As families enter into the business of back to school time, we tend to get caught up in the act of busy-ness and the economy of our lives can supersede the importance of family tradition.
Specifically I am speaking about the tradition of family meal times and would like to point out that it is rapidly becoming a thing of the past. As you walk up and down the aisles of a grocery store you can see how our culture demands quick and easy fixes for filling hungry bellies.
Pre-packaged lunches that fit easily into a lunch bag, microwavable ready made soups and pastas seem to be the answer to our dilemma of how we feed our kids with the least amount of effort.
In Squamish, a large majority of parents commute to the city or whistler to work and sometimes the only meal shared is at the dinner hour. Add sports and other after school activities through out the week and you can see the opportunity to even share a family meal is few and far between.
So why is it so important to eat together as a family? Kids are getting fed so what is the big deal?
Well, according to psychologist Gordon Neufeld and physician Gabor Maté who have written books on healthy attachment, the rituals and traditions of family meal times are essential for proper emotional bonding to occur.
These docs have worked extensively in Vancouver's downtown eastside and attribute much of the drug abuse issues, street kids, and so on with peers replacing parents in the lives of children. They see that the amount of time our kids spend with their peers versus time spent being influenced by parents has changed dramatically since the World War II era.
We used to get our sense of identity and right and wrong from our traditional family values passed down to us from our elders. Somewhere along the way though, as economy became our focus, our kids spent more time away from parents and peers replaced our elders as the people we attached to and received our core values from.
According to the book "Hold on to Your Kids," Neufeld and Maté assert that this has undermined our family cohesion and sabotaged healthy development. The other problems that have arisen due to peers as a main influence is a rise in bullying, aggression, lack of respect for elders and child and teen suicide.
Comparing our society to those that lack the same problems such as Provence, France we can see how they have held true to long time family traditions; mainly eating together.
Unlike North America, where it is not uncommon for breakfast to be a hurried meal, lunch eaten at school out of a bag, and dinner on the way to soccer practice, villages in Provence hold an unspoken sacredness to the family gathering of meal times.
School children go home at lunch and it is not uncommon to find many generations preparing the meal and eating together. It is mostly around mealtime that cultural values and identity are instilled and where healthy bonding happens.
Kid favourite thermos chicken chowder
1 tbsp canola or grapeseed oil
1 onion, chopped fine
2 tbsp flour
1/2 tsp poultry seasoning
1 1/2 cups milk
1 c frozen hash browns or cubed new potatoes
1 c corn, frozen
3/4 cup chicken breast, cooked and cubed
1 tsp salt
1/2 tsp pepper
Place the oil in a large sauce pan over medium heat. Allow the oil to heat slightly.

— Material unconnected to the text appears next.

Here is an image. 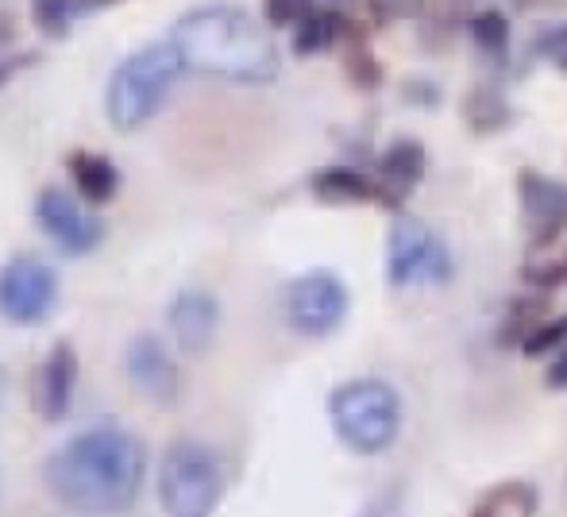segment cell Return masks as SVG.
<instances>
[{"label": "cell", "instance_id": "1", "mask_svg": "<svg viewBox=\"0 0 567 517\" xmlns=\"http://www.w3.org/2000/svg\"><path fill=\"white\" fill-rule=\"evenodd\" d=\"M147 452L124 425L101 421L47 456V495L78 517H120L140 503Z\"/></svg>", "mask_w": 567, "mask_h": 517}, {"label": "cell", "instance_id": "2", "mask_svg": "<svg viewBox=\"0 0 567 517\" xmlns=\"http://www.w3.org/2000/svg\"><path fill=\"white\" fill-rule=\"evenodd\" d=\"M171 43L186 70L225 77L236 85H262L278 74V46L259 20L239 4H202L174 20Z\"/></svg>", "mask_w": 567, "mask_h": 517}, {"label": "cell", "instance_id": "3", "mask_svg": "<svg viewBox=\"0 0 567 517\" xmlns=\"http://www.w3.org/2000/svg\"><path fill=\"white\" fill-rule=\"evenodd\" d=\"M182 70H186V62H182L178 46H174L171 39L127 54L113 70V77H109V93H105L109 124H113L116 132L143 128V124L166 105L171 90L178 85Z\"/></svg>", "mask_w": 567, "mask_h": 517}, {"label": "cell", "instance_id": "4", "mask_svg": "<svg viewBox=\"0 0 567 517\" xmlns=\"http://www.w3.org/2000/svg\"><path fill=\"white\" fill-rule=\"evenodd\" d=\"M329 417L351 452L374 456V452L390 448L402 428V397L382 379H351L332 390Z\"/></svg>", "mask_w": 567, "mask_h": 517}, {"label": "cell", "instance_id": "5", "mask_svg": "<svg viewBox=\"0 0 567 517\" xmlns=\"http://www.w3.org/2000/svg\"><path fill=\"white\" fill-rule=\"evenodd\" d=\"M225 498V467L202 441H178L158 467V503L166 517H213Z\"/></svg>", "mask_w": 567, "mask_h": 517}, {"label": "cell", "instance_id": "6", "mask_svg": "<svg viewBox=\"0 0 567 517\" xmlns=\"http://www.w3.org/2000/svg\"><path fill=\"white\" fill-rule=\"evenodd\" d=\"M386 275L394 286H441L452 278V251L425 220L402 217L390 228Z\"/></svg>", "mask_w": 567, "mask_h": 517}, {"label": "cell", "instance_id": "7", "mask_svg": "<svg viewBox=\"0 0 567 517\" xmlns=\"http://www.w3.org/2000/svg\"><path fill=\"white\" fill-rule=\"evenodd\" d=\"M348 286L329 270H309L286 286V321L301 337H329L348 317Z\"/></svg>", "mask_w": 567, "mask_h": 517}, {"label": "cell", "instance_id": "8", "mask_svg": "<svg viewBox=\"0 0 567 517\" xmlns=\"http://www.w3.org/2000/svg\"><path fill=\"white\" fill-rule=\"evenodd\" d=\"M59 301V275L51 262L16 256L0 270V313L12 324H39Z\"/></svg>", "mask_w": 567, "mask_h": 517}, {"label": "cell", "instance_id": "9", "mask_svg": "<svg viewBox=\"0 0 567 517\" xmlns=\"http://www.w3.org/2000/svg\"><path fill=\"white\" fill-rule=\"evenodd\" d=\"M124 371H127V383H132V390L143 402H151V405L182 402L186 379H182V368H178V360H174V352L155 332H140V337L127 340Z\"/></svg>", "mask_w": 567, "mask_h": 517}, {"label": "cell", "instance_id": "10", "mask_svg": "<svg viewBox=\"0 0 567 517\" xmlns=\"http://www.w3.org/2000/svg\"><path fill=\"white\" fill-rule=\"evenodd\" d=\"M35 220L66 256H90L105 240V220L59 186H47L35 197Z\"/></svg>", "mask_w": 567, "mask_h": 517}, {"label": "cell", "instance_id": "11", "mask_svg": "<svg viewBox=\"0 0 567 517\" xmlns=\"http://www.w3.org/2000/svg\"><path fill=\"white\" fill-rule=\"evenodd\" d=\"M517 197H522L525 228H529L537 248H548V244H556L567 232V186L564 182H553L548 174L525 166V170H517Z\"/></svg>", "mask_w": 567, "mask_h": 517}, {"label": "cell", "instance_id": "12", "mask_svg": "<svg viewBox=\"0 0 567 517\" xmlns=\"http://www.w3.org/2000/svg\"><path fill=\"white\" fill-rule=\"evenodd\" d=\"M166 324H171V332L189 355H202L217 340L220 301L209 290H182L174 293L171 309H166Z\"/></svg>", "mask_w": 567, "mask_h": 517}, {"label": "cell", "instance_id": "13", "mask_svg": "<svg viewBox=\"0 0 567 517\" xmlns=\"http://www.w3.org/2000/svg\"><path fill=\"white\" fill-rule=\"evenodd\" d=\"M74 390H78V352L74 344H54L47 352L43 368L35 375V410L43 421H62L74 405Z\"/></svg>", "mask_w": 567, "mask_h": 517}, {"label": "cell", "instance_id": "14", "mask_svg": "<svg viewBox=\"0 0 567 517\" xmlns=\"http://www.w3.org/2000/svg\"><path fill=\"white\" fill-rule=\"evenodd\" d=\"M425 143L421 139H394L386 147V155L379 158V178H374V186H379V205H386V209H402V201L413 194V189L421 186V178H425Z\"/></svg>", "mask_w": 567, "mask_h": 517}, {"label": "cell", "instance_id": "15", "mask_svg": "<svg viewBox=\"0 0 567 517\" xmlns=\"http://www.w3.org/2000/svg\"><path fill=\"white\" fill-rule=\"evenodd\" d=\"M66 166H70V178H74L78 194H82L90 205H105V201H113V197H116L120 170L109 163L105 155H93V151H74V155L66 158Z\"/></svg>", "mask_w": 567, "mask_h": 517}, {"label": "cell", "instance_id": "16", "mask_svg": "<svg viewBox=\"0 0 567 517\" xmlns=\"http://www.w3.org/2000/svg\"><path fill=\"white\" fill-rule=\"evenodd\" d=\"M313 194L329 205H355V201H379V186L367 174L351 166H324L313 174Z\"/></svg>", "mask_w": 567, "mask_h": 517}, {"label": "cell", "instance_id": "17", "mask_svg": "<svg viewBox=\"0 0 567 517\" xmlns=\"http://www.w3.org/2000/svg\"><path fill=\"white\" fill-rule=\"evenodd\" d=\"M343 74L355 90H379L382 82V66L371 54V43H367V28L359 20H343Z\"/></svg>", "mask_w": 567, "mask_h": 517}, {"label": "cell", "instance_id": "18", "mask_svg": "<svg viewBox=\"0 0 567 517\" xmlns=\"http://www.w3.org/2000/svg\"><path fill=\"white\" fill-rule=\"evenodd\" d=\"M343 20H348V15H340L337 8H317L313 15H306V20L293 28V54L313 59V54L329 51L332 43H340Z\"/></svg>", "mask_w": 567, "mask_h": 517}, {"label": "cell", "instance_id": "19", "mask_svg": "<svg viewBox=\"0 0 567 517\" xmlns=\"http://www.w3.org/2000/svg\"><path fill=\"white\" fill-rule=\"evenodd\" d=\"M533 514H537V490L529 483H498L471 510V517H533Z\"/></svg>", "mask_w": 567, "mask_h": 517}, {"label": "cell", "instance_id": "20", "mask_svg": "<svg viewBox=\"0 0 567 517\" xmlns=\"http://www.w3.org/2000/svg\"><path fill=\"white\" fill-rule=\"evenodd\" d=\"M463 116H467V128L475 135H491L502 132L509 124V105L502 97V90L494 85H475L463 101Z\"/></svg>", "mask_w": 567, "mask_h": 517}, {"label": "cell", "instance_id": "21", "mask_svg": "<svg viewBox=\"0 0 567 517\" xmlns=\"http://www.w3.org/2000/svg\"><path fill=\"white\" fill-rule=\"evenodd\" d=\"M471 28V43L486 54L491 62H506L509 54V20L498 12V8H483L467 20Z\"/></svg>", "mask_w": 567, "mask_h": 517}, {"label": "cell", "instance_id": "22", "mask_svg": "<svg viewBox=\"0 0 567 517\" xmlns=\"http://www.w3.org/2000/svg\"><path fill=\"white\" fill-rule=\"evenodd\" d=\"M85 8L90 0H31V23L43 35H66Z\"/></svg>", "mask_w": 567, "mask_h": 517}, {"label": "cell", "instance_id": "23", "mask_svg": "<svg viewBox=\"0 0 567 517\" xmlns=\"http://www.w3.org/2000/svg\"><path fill=\"white\" fill-rule=\"evenodd\" d=\"M421 39L429 46H444L460 20V0H421Z\"/></svg>", "mask_w": 567, "mask_h": 517}, {"label": "cell", "instance_id": "24", "mask_svg": "<svg viewBox=\"0 0 567 517\" xmlns=\"http://www.w3.org/2000/svg\"><path fill=\"white\" fill-rule=\"evenodd\" d=\"M540 313H545V301H529V298H517L514 306H509V317L502 321V332H498V344H525V337H529L540 321Z\"/></svg>", "mask_w": 567, "mask_h": 517}, {"label": "cell", "instance_id": "25", "mask_svg": "<svg viewBox=\"0 0 567 517\" xmlns=\"http://www.w3.org/2000/svg\"><path fill=\"white\" fill-rule=\"evenodd\" d=\"M313 12H317V0H262V20L270 28H298Z\"/></svg>", "mask_w": 567, "mask_h": 517}, {"label": "cell", "instance_id": "26", "mask_svg": "<svg viewBox=\"0 0 567 517\" xmlns=\"http://www.w3.org/2000/svg\"><path fill=\"white\" fill-rule=\"evenodd\" d=\"M564 344H567V313L556 317V321L537 324V329L525 337L522 352L525 355H545V352H553V348H564Z\"/></svg>", "mask_w": 567, "mask_h": 517}, {"label": "cell", "instance_id": "27", "mask_svg": "<svg viewBox=\"0 0 567 517\" xmlns=\"http://www.w3.org/2000/svg\"><path fill=\"white\" fill-rule=\"evenodd\" d=\"M533 54H537V59H545V62H553V66L567 70V23L540 31L537 43H533Z\"/></svg>", "mask_w": 567, "mask_h": 517}, {"label": "cell", "instance_id": "28", "mask_svg": "<svg viewBox=\"0 0 567 517\" xmlns=\"http://www.w3.org/2000/svg\"><path fill=\"white\" fill-rule=\"evenodd\" d=\"M525 282L537 286V290H556V286L567 282V256L548 262V267H529L525 270Z\"/></svg>", "mask_w": 567, "mask_h": 517}, {"label": "cell", "instance_id": "29", "mask_svg": "<svg viewBox=\"0 0 567 517\" xmlns=\"http://www.w3.org/2000/svg\"><path fill=\"white\" fill-rule=\"evenodd\" d=\"M367 8H371L374 23H394V20H402V15H410L413 0H367Z\"/></svg>", "mask_w": 567, "mask_h": 517}, {"label": "cell", "instance_id": "30", "mask_svg": "<svg viewBox=\"0 0 567 517\" xmlns=\"http://www.w3.org/2000/svg\"><path fill=\"white\" fill-rule=\"evenodd\" d=\"M436 97H441V93H436V85H429V82H405V101H421V105H433Z\"/></svg>", "mask_w": 567, "mask_h": 517}, {"label": "cell", "instance_id": "31", "mask_svg": "<svg viewBox=\"0 0 567 517\" xmlns=\"http://www.w3.org/2000/svg\"><path fill=\"white\" fill-rule=\"evenodd\" d=\"M545 386H553V390H564L567 386V352L556 355V363L548 368V375H545Z\"/></svg>", "mask_w": 567, "mask_h": 517}, {"label": "cell", "instance_id": "32", "mask_svg": "<svg viewBox=\"0 0 567 517\" xmlns=\"http://www.w3.org/2000/svg\"><path fill=\"white\" fill-rule=\"evenodd\" d=\"M398 503H402V498H398V490H394V495L379 498V503H374L363 517H398Z\"/></svg>", "mask_w": 567, "mask_h": 517}, {"label": "cell", "instance_id": "33", "mask_svg": "<svg viewBox=\"0 0 567 517\" xmlns=\"http://www.w3.org/2000/svg\"><path fill=\"white\" fill-rule=\"evenodd\" d=\"M4 390H8V379H4V371H0V402H4Z\"/></svg>", "mask_w": 567, "mask_h": 517}, {"label": "cell", "instance_id": "34", "mask_svg": "<svg viewBox=\"0 0 567 517\" xmlns=\"http://www.w3.org/2000/svg\"><path fill=\"white\" fill-rule=\"evenodd\" d=\"M0 39H8V20H0Z\"/></svg>", "mask_w": 567, "mask_h": 517}, {"label": "cell", "instance_id": "35", "mask_svg": "<svg viewBox=\"0 0 567 517\" xmlns=\"http://www.w3.org/2000/svg\"><path fill=\"white\" fill-rule=\"evenodd\" d=\"M90 4H113V0H90Z\"/></svg>", "mask_w": 567, "mask_h": 517}, {"label": "cell", "instance_id": "36", "mask_svg": "<svg viewBox=\"0 0 567 517\" xmlns=\"http://www.w3.org/2000/svg\"><path fill=\"white\" fill-rule=\"evenodd\" d=\"M332 4H340V0H332Z\"/></svg>", "mask_w": 567, "mask_h": 517}]
</instances>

Add the onion and cook stirring occasionally, 5 minutes or until tender.
Cover the cooked onions with the flour and poultry seasoning. Continue to cook 1 minute longer. Pour in the milk.
Stir constantly bring the mixture to a boil. Allow to cook 2 minutes longer, still stirring, until mixture begins to thicken.
Place the potatoes and corn into the mixture. Bring back to a slightly gentle boil.
Once boiling, reduce heat to low and cover the pan.
Cook 12 minutes or until the potatoes begin to tender. Stir in the chicken carefully.
Cook an additional 15 minutes or until the chicken is heated through.
Serves 4 This makes a great thermos lunch for children. Just remind them not to open the lid until it's time to eat. Add a biscuit with butter and honey or jelly to add sweetness to this savory dish. Don't forget a little note thanking your child for helping to make this delicious soup.